View this artwork by appointment, at Tate Britain's Prints and Drawings Rooms
Although painted without pencil underdrawing, the pale, layered silhouettes of the buildings on the skyline beyond a trees and a stretch of bright water are quite precisely defined. Eric Shanes has suggested that the view is of Edinburgh, comparing small pencil drawings in the 1822 King’s Visit to Edinburgh sketchbook (Tate D40687, D17643; Turner Bequest CC inside front cover, 77a),1 showing Edinburgh to the south across the Water of Leith, a ‘favourite view of Turner’s’, as Thomas Ardill remarks in his entry for D17643.
The subject remains a possibility here, although the correlation with the specified sketches in not precise enough to make the identification certain, while the date and intent of this ‘colour beginning’ are open to speculation in relation to Turner’s Scottish topographical work.
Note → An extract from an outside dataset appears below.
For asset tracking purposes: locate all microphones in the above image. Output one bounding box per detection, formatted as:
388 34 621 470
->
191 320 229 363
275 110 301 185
Tate D25345 and D25407 (Turner Bequest CCLXIII 223, 284) in the present section are loosely comparable in their combination of water, trees and distant buildings.
See Shanes 1997, p.101.
There appears to be extensive staining except at the top. There are pencil lines a long way in from the edges, presumably applied by curators at an early date as a guide to ‘crop’ the more focused central area of the composition when mounting it for display.
Blank; stained brown except along the top. Inscribed in pencil ‘38’ right of centre, ascending vertically; inscribed in pencil ‘CCLXIII | 238’ bottom right; stamped in black with Turner Bequest monogram over ‘CCLXIII – 238’ bottom right.